Skip to main content

An anonymization tool for production databases

Project description

pynonymizer

pynonymizer is a universal tool for translating sensitive production database dumps into anonymized copies.

This can help you support GDPR/Data Protection in your organization without compromizing on quality testing data.

Why are anonymized databases important?

The primary source of information on how your database is used is in your production database. In most situations, the production dataset is usually significantly larger than any development copy, and would contain a wider range of data.

From time to time, it is prudent to run a new feature or stage a test against this dataset, rather than one that is artificially created by developers or by testing frameworks. Anonymized databases allow us to use the structures present in production, while stripping them of any personally identifiable data that would consitute a breach of privacy for end-users and subsequently a breach of GDPR.

With Anonymized databases, copies can be processed regularly, and distributed easily, leaving your developers and testers with a rich source of information on the volume and general makeup of the system in production. It can be used to run better staging environments, integration tests, and even simulate database migrations.

below is an excerpt from an anonymized database:

id salutation firstname surname email dob
1 Dr. Bernard Gough tnelson@powell.com 2000-07-03
2 Mr. Molly Bennett clarkeharriet@price-fry.com 2014-05-19
3 Mrs. Chelsea Reid adamsamber@clayton.com 1974-09-08
4 Dr. Grace Armstrong tracy36@wilson-matthews.com 1963-12-15
5 Dr. Stanley James christine15@stewart.net 1976-09-16
6 Dr. Mark Walsh dgardner@ward.biz 2004-08-28
7 Mrs. Josephine Chambers hperry@allen.com 1916-04-04
8 Dr. Stephen Thomas thompsonheather@smith-stevens.com 1995-04-17
9 Ms. Damian Thompson yjones@cox.biz 2016-10-02
10 Miss Geraldine Harris porteralice@francis-patel.com 1910-09-28
11 Ms. Gemma Jones mandylewis@patel-thomas.net 1990-06-03
12 Dr. Glenn Carr garnervalerie@farrell-parsons.biz 1998-04-19

How does it work?

pynonymizer replaces personally identifiable data in your database with realistic pseudorandom data, from the Faker library or from other functions. There are a wide variety of data types available which should suit the column in question, for example:

  • unique_email
  • company
  • file_path
  • [...]

For a full list of data generation strategies, see the docs on strategyfiles

Process outline

  1. Restore from dumpfile to temporary database.

EXERCISES TO COMPLETE:
A. Answer these questions from the pynonymizer description, one line each:
(i) Which library is named as a source of the realistic pseudorandom data?
(ii) What is the first step under "Process outline"?
(iii) What three uses for anonymized copies are listed in the sentence beginning "It can be used to run"?
B. Carry on the pynonymizer description from its last line, continuing the process outline.

DATA:
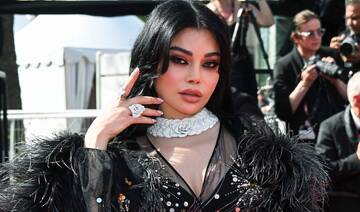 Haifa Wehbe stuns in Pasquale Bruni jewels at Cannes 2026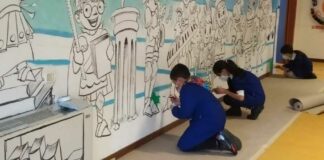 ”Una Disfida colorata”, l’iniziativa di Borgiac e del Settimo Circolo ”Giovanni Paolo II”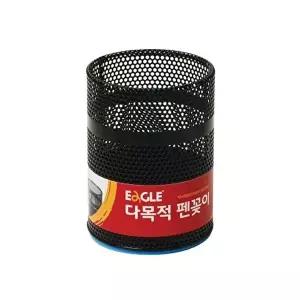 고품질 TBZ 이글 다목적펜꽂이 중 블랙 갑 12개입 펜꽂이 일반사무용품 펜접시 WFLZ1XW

YOUR WRITTEN ANSWERS:
A.
(i) The Faker library
(ii) Restore from dumpfile to temporary database.
(iii) Running better staging environments, running integration tests, and simulating database migrations

B.
  2. Anonymize temporary database with strategy.
  3. Dump resulting data to file.
  4. Drop temporary database.

Supported Databases

  • mysql
  • More coming soon!

Requirements

  • Python >= 3.6

mysql

  • mysql/mysqldump: You will need these utilities in your path.
  • An active database connection, (mysql >= 5.5) either local or remote (to restore, anonymize, and dump from)
  • A backup in Single-file mysqldump output (schema and data)

Getting Started

Usage

  1. Write a strategyfile for your database
  2. See below:
usage: pynonymizer [-h] [--input INPUT] [--strategy STRATEGYFILE]
                   [--output OUTPUT] [--db-type DB_TYPE] [--db-host DB_HOST]
                   [--db-name DB_NAME] [--db-user DB_USER]
                   [--db-password DB_PASSWORD] [--fake-locale FAKE_LOCALE]
                   [-v]

A tool for writing better anonymization strategies for your production
databases.

optional arguments:
  -h, --help            show this help message and exit
  --input INPUT, -i INPUT
                        The source dumpfile to read from. [file.sql,
                        file.sql.gz] [$PYNONYMIZER_INPUT]
  --strategy STRATEGYFILE, -s STRATEGYFILE
                        A strategyfile to use during anonymization.
                        [$PYNONYMIZER_STRATEGY]
  --output OUTPUT, -o OUTPUT
                        The destination to write the dumped output to.
                        [file.sql, file.sql.gz] [$PYNONYMIZER_OUTPUT]
  --db-type DB_TYPE, -t DB_TYPE
                        Type of database to interact with. More databases will
                        be supposed in future versions. default: mysql
                        [$PYNONYMIZER_DB_TYPE]
  --db-host DB_HOST, -d DB_HOST
                        Database hostname or IP address.
                        [$PYNONYMIZER_DB_HOST]
  --db-name DB_NAME, -n DB_NAME
                        Name of database to restore and anonymize in. If not
                        provided, a unique name will be generated from the
                        strategy name. This will be dropped at the end of the
                        run. [$PYNONYMIZER_DB_NAME]
  --db-user DB_USER, -u DB_USER
                        Database credentials: username. [$PYNONYMIZER_DB_USER]
  --db-password DB_PASSWORD, -p DB_PASSWORD
                        Database credentials: password. Recommended: use
                        environment variables to avoid exposing secrets in
                        production environments. [$PYNONYMIZER_DB_PASSWORD]
  --fake-locale FAKE_LOCALE, -l FAKE_LOCALE
                        Locale setting to initialize fake data generation.
                        Affects Names, addresses, formats, etc. [$FAKE_LOCALE]
  -v, --version         show program's version number and exit

License

MIT

Project details


Download files

Download the file for your platform. If you're not sure which to choose, learn more about installing packages.

Source Distribution

pynonymizer-1.2.0.tar.gz (14.9 kB view details)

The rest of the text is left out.